-- start of Excerpted text --
The monitoring system is capable of automatically registering the cycle times of each machine continuously and logging the majority of the occurring failures. For each occurring failure, the monitoring system logs the current time when the failure is detected as a timestamp and the duration of the failure. The failures not being automatically managed by the monitoring system needs to be manually updated to the system by an operator of the production line. This manual step is a possible source of error with respect to data reliability.

Buffer capacities are not available from the monitoring system, but have been collected from

domain experts of the corresponding production line. The data can be retrieved from the

monitoring system as an export in the format of Excel sheets. Each data entry is neatly

presented in columns of its data type and ordered in rows by the identification name of the

corresponding machine. The raw data collected from the monitoring system consists of data

samples logged over a particular period of time. It is however a time-consuming process to

export data over long periods of time due to the large data sets created from the production

system. The data used in this thesis have been collected from a time period of a week

regarding process times, and a complete month regarding failure data. This export contained

a large collection of data samples to process and analyze.
-- end of Excerpted text --
What you are asked to do:
Please list every source that the production-line monitoring passage says supplies data, whether it is a system or a person. The material comes from a separate, unrelated source.
-- start of Information supplied --
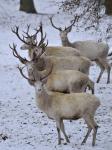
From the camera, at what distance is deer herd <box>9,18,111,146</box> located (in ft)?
30.9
-- end of Information supplied --
The reply:
- The monitoring system, which automatically registers cycle times and logs most failures
- An operator of the production line, who manually updates failures the monitoring system does not automatically manage
- Domain experts of the corresponding production line, who supplied the buffer capacities